Orphan drugs treat “rare diseases or conditions” and Congress created a seven-year statutory period of market exclusivity for approved orphan drugs, to incentivize drug companies to develop and seek Food & Drug Administration (FDA) approval of such drugs. Once a drug is designated by FDA as an orphan drug and approved, the statutory exclusivity provision bars FDA from approving the “same drug for the same disease or condition” for seven years from the date of the orphan drug’s approval. FDA tends to construe orphan drug and other similar statutory exclusivity provisions very narrowly.
In this case, FDA regulations purported to authorize what Latham argued was an illegal exception to Catalyst’s exclusivity. That exception purported to allow a competitor to avoid Catalyst’s orphan drug exclusivity, even though the competitor sought to market the “same drug for the same disease,” by using a slightly different “indication” (a regulatory concept that may include the specific patient population for which the drug is approved). Because physicians can prescribe an FDA approved drug “off label,” FDA’s approval of the competitor’s drug would have allowed the competitor to sell its drug to Catalyst patients, even though Catalyst was meant to be the exclusive supplier.

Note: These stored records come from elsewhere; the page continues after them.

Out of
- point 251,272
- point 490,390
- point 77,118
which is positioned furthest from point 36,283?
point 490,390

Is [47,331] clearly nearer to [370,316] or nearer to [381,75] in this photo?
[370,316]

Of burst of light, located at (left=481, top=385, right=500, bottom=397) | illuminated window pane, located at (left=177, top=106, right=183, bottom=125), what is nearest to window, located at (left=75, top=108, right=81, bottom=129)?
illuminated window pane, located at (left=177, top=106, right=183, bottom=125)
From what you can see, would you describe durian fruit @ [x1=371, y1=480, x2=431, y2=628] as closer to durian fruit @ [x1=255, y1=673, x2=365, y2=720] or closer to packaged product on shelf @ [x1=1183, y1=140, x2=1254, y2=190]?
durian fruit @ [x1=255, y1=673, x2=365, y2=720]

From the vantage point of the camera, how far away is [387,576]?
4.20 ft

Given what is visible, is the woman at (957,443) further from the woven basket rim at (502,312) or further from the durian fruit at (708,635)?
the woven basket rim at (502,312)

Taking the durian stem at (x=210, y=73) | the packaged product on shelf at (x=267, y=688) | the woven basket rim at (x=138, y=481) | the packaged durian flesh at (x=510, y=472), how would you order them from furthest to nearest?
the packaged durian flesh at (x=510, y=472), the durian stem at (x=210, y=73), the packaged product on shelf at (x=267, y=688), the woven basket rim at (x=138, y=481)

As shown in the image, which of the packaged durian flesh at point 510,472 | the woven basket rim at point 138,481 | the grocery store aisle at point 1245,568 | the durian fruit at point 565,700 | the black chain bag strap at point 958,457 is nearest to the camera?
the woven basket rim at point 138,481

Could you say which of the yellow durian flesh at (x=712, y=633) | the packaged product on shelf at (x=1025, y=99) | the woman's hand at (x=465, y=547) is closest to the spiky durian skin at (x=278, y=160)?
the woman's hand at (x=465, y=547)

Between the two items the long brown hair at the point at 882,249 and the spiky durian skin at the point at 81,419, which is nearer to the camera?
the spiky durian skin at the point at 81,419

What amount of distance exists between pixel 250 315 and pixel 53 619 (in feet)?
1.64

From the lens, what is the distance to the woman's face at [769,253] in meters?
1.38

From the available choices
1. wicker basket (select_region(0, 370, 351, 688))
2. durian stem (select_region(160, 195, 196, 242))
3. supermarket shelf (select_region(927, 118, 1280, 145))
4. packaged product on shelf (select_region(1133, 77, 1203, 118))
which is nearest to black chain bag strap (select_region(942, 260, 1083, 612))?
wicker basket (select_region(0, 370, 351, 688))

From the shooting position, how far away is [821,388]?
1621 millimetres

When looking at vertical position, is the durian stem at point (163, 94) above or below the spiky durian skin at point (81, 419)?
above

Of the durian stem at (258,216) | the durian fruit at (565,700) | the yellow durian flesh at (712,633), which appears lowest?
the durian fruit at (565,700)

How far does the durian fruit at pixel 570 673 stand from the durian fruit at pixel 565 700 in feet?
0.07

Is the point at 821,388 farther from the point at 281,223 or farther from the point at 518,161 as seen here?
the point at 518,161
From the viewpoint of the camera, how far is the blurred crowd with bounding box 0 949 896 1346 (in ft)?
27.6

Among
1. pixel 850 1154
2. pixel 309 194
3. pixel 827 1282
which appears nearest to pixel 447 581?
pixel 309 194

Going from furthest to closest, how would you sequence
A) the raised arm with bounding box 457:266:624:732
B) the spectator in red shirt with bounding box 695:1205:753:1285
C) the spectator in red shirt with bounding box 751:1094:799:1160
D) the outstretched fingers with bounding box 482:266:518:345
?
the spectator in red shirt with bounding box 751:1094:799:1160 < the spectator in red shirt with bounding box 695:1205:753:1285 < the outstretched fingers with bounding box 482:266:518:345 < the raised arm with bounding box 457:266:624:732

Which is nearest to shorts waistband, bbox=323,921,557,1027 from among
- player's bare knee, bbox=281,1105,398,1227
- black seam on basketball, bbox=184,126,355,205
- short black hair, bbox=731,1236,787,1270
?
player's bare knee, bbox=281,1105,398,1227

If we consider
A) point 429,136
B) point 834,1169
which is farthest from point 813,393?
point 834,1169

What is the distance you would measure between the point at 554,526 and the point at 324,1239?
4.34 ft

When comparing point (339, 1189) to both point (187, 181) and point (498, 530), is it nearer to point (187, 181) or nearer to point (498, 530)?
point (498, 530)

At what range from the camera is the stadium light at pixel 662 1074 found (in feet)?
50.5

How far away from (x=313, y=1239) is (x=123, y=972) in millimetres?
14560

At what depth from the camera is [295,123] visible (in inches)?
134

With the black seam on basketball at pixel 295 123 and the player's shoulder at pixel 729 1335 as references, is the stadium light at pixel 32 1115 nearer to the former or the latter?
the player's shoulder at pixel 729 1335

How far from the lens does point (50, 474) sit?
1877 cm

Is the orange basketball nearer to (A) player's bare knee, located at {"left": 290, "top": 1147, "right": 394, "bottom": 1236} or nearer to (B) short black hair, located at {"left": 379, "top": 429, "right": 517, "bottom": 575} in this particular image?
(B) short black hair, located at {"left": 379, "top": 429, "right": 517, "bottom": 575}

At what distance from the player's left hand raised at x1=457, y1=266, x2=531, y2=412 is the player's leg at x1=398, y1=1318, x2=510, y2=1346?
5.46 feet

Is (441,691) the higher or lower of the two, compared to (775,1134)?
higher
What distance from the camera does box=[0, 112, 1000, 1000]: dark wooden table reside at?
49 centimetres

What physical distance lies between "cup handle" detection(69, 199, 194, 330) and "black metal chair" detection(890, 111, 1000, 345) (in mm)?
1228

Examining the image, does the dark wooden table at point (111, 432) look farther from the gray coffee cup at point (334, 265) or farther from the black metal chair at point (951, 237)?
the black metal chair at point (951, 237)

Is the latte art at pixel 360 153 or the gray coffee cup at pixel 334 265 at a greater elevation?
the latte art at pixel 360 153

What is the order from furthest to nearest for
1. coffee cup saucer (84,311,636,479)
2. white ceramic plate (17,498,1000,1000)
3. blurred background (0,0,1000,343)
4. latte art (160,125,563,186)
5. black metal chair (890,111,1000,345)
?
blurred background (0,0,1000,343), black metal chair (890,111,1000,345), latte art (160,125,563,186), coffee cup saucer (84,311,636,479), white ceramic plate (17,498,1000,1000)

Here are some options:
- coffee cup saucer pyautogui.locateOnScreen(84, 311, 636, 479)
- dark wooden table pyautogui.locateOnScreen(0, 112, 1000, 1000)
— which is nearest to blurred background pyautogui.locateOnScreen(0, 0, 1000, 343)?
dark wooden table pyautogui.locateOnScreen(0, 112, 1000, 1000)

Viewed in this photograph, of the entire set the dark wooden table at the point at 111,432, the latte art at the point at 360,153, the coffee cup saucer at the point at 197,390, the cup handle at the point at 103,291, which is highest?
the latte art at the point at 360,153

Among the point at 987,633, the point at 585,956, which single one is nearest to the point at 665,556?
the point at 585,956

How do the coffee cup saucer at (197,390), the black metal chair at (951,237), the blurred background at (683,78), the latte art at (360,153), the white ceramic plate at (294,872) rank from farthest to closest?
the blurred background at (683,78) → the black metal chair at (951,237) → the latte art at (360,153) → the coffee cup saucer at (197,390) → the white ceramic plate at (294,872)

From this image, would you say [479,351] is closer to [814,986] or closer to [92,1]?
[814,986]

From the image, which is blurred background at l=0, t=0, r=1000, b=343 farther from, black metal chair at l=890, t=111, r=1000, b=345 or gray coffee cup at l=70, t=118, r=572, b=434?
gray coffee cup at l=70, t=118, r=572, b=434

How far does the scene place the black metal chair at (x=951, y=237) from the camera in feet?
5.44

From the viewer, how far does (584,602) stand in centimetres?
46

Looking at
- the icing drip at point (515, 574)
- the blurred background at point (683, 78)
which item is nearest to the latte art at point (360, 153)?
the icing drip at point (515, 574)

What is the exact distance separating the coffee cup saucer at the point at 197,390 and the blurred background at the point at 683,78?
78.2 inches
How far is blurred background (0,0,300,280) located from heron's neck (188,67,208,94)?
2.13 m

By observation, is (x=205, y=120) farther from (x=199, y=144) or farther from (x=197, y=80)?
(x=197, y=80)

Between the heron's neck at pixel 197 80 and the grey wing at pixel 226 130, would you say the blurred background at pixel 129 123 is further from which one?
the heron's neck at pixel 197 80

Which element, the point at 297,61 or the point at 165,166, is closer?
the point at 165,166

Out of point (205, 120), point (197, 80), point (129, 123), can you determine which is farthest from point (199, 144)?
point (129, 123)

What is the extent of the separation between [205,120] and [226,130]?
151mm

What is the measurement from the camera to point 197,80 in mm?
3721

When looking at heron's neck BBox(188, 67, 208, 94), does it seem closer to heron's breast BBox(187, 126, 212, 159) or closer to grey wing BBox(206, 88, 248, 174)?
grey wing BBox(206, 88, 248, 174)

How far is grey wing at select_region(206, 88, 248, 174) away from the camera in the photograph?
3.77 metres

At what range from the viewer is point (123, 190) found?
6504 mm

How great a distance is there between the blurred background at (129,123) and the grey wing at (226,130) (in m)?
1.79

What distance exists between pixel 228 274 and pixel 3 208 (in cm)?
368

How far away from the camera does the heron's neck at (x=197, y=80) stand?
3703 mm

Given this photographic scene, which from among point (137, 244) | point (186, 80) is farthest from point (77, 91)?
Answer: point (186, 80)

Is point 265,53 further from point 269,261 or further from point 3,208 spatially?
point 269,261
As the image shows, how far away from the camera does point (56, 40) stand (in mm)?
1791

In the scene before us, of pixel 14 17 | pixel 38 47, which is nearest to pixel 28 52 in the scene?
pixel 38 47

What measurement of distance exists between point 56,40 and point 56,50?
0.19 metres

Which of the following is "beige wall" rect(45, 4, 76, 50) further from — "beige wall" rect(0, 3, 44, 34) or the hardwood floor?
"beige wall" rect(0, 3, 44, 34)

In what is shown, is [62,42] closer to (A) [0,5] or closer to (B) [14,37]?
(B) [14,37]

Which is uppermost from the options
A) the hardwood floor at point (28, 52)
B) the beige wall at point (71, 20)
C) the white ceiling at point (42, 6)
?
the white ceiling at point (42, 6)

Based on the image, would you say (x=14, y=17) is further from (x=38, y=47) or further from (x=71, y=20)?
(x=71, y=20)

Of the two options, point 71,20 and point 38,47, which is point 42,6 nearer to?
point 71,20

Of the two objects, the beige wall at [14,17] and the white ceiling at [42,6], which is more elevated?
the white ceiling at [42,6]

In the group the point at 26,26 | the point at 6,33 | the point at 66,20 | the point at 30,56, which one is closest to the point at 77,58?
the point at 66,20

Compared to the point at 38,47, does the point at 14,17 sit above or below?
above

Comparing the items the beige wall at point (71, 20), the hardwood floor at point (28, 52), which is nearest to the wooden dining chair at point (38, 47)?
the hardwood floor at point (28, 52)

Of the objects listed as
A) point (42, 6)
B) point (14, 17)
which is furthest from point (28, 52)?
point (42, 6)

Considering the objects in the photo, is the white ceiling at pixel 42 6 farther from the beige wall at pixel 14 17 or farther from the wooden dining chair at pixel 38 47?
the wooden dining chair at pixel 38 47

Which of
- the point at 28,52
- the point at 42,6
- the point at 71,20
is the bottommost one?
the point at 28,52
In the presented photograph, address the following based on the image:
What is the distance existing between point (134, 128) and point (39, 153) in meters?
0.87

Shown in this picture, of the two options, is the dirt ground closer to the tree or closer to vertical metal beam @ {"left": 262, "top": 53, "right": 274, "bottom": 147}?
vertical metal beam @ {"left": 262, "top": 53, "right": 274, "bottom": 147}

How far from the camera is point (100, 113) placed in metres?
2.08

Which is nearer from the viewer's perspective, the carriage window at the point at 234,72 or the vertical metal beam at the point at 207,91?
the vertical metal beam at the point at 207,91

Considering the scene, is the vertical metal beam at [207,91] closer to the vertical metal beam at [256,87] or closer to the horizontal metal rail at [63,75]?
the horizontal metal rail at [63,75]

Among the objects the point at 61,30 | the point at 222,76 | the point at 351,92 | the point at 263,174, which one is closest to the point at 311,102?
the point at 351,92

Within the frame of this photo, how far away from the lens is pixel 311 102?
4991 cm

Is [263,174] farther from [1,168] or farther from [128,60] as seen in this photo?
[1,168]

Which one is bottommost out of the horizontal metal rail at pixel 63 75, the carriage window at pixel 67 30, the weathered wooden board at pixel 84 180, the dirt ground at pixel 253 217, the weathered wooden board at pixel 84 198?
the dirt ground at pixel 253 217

The Eleventh Circuit ruling adopts the statutory arguments that Latham put forward and concludes that the statute means what it says: FDA cannot approve the same drug for the same disease for the duration of Firdapse’s exclusivity, even for a different patient population.
This is the latest in a string of wins by Latham in matters challenging FDA regulatory actions, including those related to electronic cigarettes, advertising, and bulk drug compounding, among others; and the second major win on orphan drug exclusivity, following a victory for Eagle Pharmaceuticals concerning its novel chemotherapy drug, BENDEKA.
The Latham & Watkins team comprised a cross-disciplinary group of lawyers with extensive experience in both FDA regulatory and administrative law, with a particular focus on the power of regulatory agencies. Washington, D.C. partner Phil Perry argued the case before the Eleventh Circuit. The Latham team was led by Perry with Washington, D.C. partners Andrew Prins and John Manthei, as well as Washington, D.C. associates Ryan Baasch, Cherish Drain, Brent Murphy, and Monica Groat.